═══ Selected text

May 19, 2021, 1:50:03 PMMay 19
to distance-sampling

Hi folks!

I’m coming with similar questions that the one initially posted by Marjorie three years ago (probably because my target species is the same: ibex, haha). Marjorie, do you finally analysed your data?

Briefly, I surveyed a high mountain population of ibex by point-transect distance sampling. Because of the practical limitations of these habitats, our sampling points were usually located on one side of the valley, and we surveyed “the other side” of the mountain (see my fancy figure "DesignSM.png", please). Additionally, I would like to note that we sampled around 50 points distributed all over the study area (so some of the limitations highlighted in the previous comments are solved here, I think..).

This design implies that left-truncation should be considered, essentially because the closer distances to the observers locations are blinded. The issue is that this blind area is point-specific, and a specific left truncation distance should be considered for each point location. As it is not possible on the analyses (a general left (and right) truncation distance should be considered during analysis), how can we include this variability?

Here my thoughts:

-          One option could be to apply stratified analyses, and considered in each strata sampling points with similar left truncation distances.

-          Second option, is to subtract the distance between the observer and the closest point of the surveyed zone. Doing that, we assumed perfect detection at the beginning of the surveyed area, and I think that it could be assumed in most of the points because we used binoculars and a telescope on all the points, and left truncation distances are around 200m in most of them. However, I’m wondering about points with longer blind distances (around 500-600m) in which should be necessary to assume perfect detection at 500-600m, that could be contradictory according to the previous lines.

══════
═══ Provided material

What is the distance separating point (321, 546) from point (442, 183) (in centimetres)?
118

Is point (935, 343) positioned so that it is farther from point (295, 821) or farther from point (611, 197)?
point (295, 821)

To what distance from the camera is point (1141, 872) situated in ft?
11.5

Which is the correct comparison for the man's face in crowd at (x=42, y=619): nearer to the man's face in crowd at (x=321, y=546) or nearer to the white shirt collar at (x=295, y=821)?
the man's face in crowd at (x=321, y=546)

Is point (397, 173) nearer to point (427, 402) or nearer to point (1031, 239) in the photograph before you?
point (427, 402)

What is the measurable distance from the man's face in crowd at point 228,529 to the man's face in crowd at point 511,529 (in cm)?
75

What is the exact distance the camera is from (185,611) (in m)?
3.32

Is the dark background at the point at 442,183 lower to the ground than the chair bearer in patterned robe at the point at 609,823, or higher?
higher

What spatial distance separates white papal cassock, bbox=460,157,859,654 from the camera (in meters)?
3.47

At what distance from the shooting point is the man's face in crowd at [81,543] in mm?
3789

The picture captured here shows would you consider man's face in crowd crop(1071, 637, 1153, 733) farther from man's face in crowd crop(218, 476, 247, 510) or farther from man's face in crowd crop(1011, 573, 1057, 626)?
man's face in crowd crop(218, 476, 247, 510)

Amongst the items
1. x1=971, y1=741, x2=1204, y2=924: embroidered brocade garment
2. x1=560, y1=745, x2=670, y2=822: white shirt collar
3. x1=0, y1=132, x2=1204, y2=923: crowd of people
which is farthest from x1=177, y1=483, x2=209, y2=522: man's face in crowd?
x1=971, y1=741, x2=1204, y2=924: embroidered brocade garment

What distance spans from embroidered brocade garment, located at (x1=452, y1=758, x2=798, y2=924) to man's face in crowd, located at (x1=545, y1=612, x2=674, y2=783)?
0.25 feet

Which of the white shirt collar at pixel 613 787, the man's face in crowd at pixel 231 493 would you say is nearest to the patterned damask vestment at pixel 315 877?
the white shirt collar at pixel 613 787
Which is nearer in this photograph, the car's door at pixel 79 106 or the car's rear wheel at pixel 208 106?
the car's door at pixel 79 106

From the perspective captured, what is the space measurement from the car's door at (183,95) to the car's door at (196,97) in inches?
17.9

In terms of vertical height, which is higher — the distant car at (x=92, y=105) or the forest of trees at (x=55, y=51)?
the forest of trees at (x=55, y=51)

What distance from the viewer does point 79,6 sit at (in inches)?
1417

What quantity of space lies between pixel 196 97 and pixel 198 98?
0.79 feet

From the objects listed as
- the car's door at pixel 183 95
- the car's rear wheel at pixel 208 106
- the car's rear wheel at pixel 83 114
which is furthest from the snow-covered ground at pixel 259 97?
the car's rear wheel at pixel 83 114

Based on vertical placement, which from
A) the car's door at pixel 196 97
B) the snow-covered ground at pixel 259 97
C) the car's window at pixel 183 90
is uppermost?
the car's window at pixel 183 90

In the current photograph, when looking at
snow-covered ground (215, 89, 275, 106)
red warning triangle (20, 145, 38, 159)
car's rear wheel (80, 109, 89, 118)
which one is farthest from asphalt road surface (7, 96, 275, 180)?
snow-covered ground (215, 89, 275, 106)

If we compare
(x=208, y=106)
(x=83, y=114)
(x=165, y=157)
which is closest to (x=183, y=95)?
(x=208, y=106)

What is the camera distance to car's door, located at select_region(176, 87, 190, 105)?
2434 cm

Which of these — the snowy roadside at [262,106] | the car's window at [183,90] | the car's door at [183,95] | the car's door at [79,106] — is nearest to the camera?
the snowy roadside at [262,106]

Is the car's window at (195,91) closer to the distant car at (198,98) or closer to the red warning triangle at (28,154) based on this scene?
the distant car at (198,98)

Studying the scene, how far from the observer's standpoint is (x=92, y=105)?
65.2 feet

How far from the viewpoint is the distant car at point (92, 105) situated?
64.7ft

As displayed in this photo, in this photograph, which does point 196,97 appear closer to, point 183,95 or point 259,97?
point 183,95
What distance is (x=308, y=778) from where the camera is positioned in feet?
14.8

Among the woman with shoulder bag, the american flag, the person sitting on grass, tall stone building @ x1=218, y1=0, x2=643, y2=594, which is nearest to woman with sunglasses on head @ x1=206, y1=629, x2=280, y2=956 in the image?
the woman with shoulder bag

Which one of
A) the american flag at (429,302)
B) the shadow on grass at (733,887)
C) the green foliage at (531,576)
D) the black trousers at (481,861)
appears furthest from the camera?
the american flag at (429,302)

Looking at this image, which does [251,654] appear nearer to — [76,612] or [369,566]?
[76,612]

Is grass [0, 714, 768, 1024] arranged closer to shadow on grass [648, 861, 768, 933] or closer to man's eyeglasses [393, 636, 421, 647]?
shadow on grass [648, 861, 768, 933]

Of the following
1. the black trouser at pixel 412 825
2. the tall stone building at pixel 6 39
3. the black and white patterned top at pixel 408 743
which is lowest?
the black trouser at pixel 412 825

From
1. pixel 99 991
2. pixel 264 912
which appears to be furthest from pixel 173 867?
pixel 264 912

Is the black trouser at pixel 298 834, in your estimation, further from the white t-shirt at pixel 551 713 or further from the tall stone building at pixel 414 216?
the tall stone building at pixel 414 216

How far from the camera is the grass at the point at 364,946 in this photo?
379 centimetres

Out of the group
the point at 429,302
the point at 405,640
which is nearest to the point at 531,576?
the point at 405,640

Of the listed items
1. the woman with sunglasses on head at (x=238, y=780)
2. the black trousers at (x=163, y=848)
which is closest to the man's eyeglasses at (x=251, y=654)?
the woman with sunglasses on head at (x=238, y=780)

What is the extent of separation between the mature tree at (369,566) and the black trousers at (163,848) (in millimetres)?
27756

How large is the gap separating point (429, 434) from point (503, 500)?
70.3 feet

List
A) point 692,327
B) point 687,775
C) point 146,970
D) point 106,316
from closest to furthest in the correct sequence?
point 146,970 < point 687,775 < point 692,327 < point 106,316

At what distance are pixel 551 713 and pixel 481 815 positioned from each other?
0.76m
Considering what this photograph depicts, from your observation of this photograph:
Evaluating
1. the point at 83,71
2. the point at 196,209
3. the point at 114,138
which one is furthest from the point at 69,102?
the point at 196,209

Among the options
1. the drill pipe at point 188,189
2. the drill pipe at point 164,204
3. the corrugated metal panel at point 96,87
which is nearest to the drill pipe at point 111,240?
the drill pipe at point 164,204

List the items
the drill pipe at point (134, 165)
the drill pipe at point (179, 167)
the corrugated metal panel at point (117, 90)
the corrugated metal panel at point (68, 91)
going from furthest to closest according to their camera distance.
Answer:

══════

→ Problems
1. According to the forum post on ibex distance sampling, why can the author assume perfect detection at the beginning of the surveyed area for most of the points?
2. Report how many lines of the entries contain the string "metal". Case counts.

→ Answers to the tasks
1. Binoculars and a telescope were used on all the points, and the left truncation distances are around 200 m at most of them. That assumption is less certain for points with longer blind distances of around 500 to 600 m.

2. 3